M. KOX (Pays-Bas, au nom du Groupe de la gauche unitaire européenne) (Interprétation). – Les membres de notre groupe spécialisés dans cette question très importante ayant malheureusement dû quitter Strasbourg, je me limiterai, en tant que président du groupe, à quelques observations de caractère général. Je ne suis, pour ma part, pas un expert, à moins que vous ne pensiez que venir d’une famille de douze personnes me confère cette qualité.

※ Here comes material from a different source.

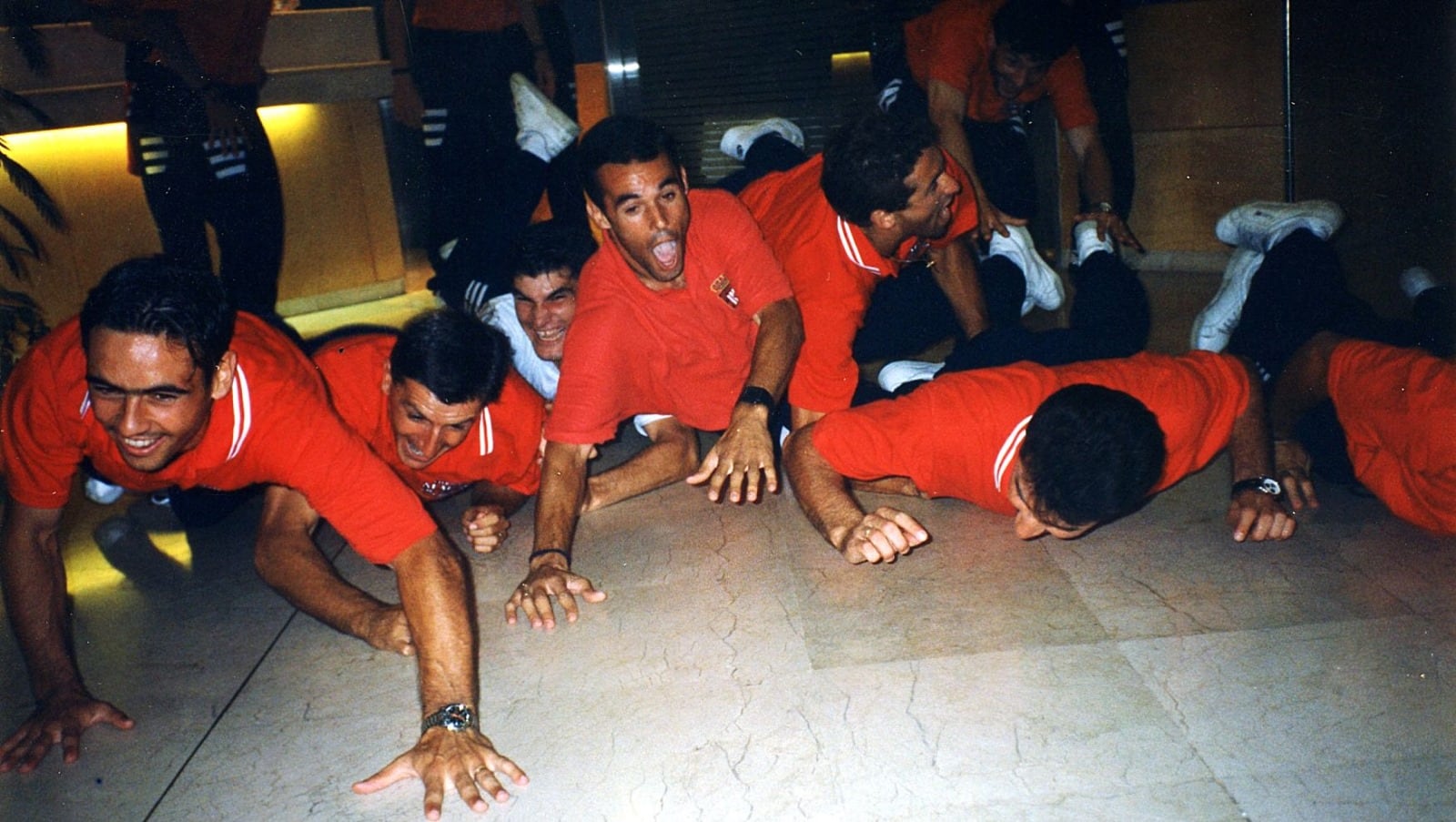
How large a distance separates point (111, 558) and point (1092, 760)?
2.33 meters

Notre groupe soutient pleinement le rapport de Mme McCafferty. Le planning familial aux Pays-Bas est une invention assez récente, dont je me félicite. Il n’est pas encore très développé, ce qui porte préjudice à un grand nombre de femmes, d’hommes et d’enfants et à la société tout entière. Cela s’accompagne d’une absence d’information, donc, aussi, de droits reproductifs et sexuels réels. Le système de santé doit être renforcé pour atteindre les objectifs du Millénaire, en particulier celui de l’amélioration de la santé maternelle. Il faut également développer l’information et les moyens pour lutter contre le virus du sida, qui frappe des millions de personnes, dont 27 % seulement ont droit à un traitement rétroviral, – le problème n’étant pas que nous n’avons pas la possibilité de produire les médicaments, mais que la volonté politique manque pour lutter contre ce fléau.

Le groupe de la Gauche unitaire européenne s’associe, donc, pleinement à ce rapport et remercie Mme McCafferty de l’avoir présenté. Nous savons que cela n’a pas été chose aisée. Notre groupe comprend que certaines de ses propositions suscitent des craintes au sein du groupe du Parti populaire européen, qui peut avoir une conception différente des droits reproductifs et sexuels. Je respecte ces positions, je peux comprendre certaines de ces craintes, mais je demande à ses membres de tenir compte des preuves alarmantes réunies par Mme McCafferty dans son rapport pour décider si une conception morale justifie que l’on empêche des personnes d’accéder à une aide dont elles ont besoin pour mener leur vie comme elles le souhaitent. Mon groupe ne s’associera pas aux amendements déposés par le PPE.

 

Biodiversité et changement climatique

 

M. LOTMAN (Estonie, président de la commission de l’environnement, de l’agriculture et des questions territoriales) (Interprétation). – Si nous repoussons la discussion à la prochaine partie de session, nous serons plus nombreux. En outre, le débat coïncidera avec la Journée de la biodiversité, qui se tiendra pendant la même semaine d’avril. Nous sommes donc favorables au renvoi en commission, même si nous avons déjà entendu la très bonne présentation de notre rapporteuse.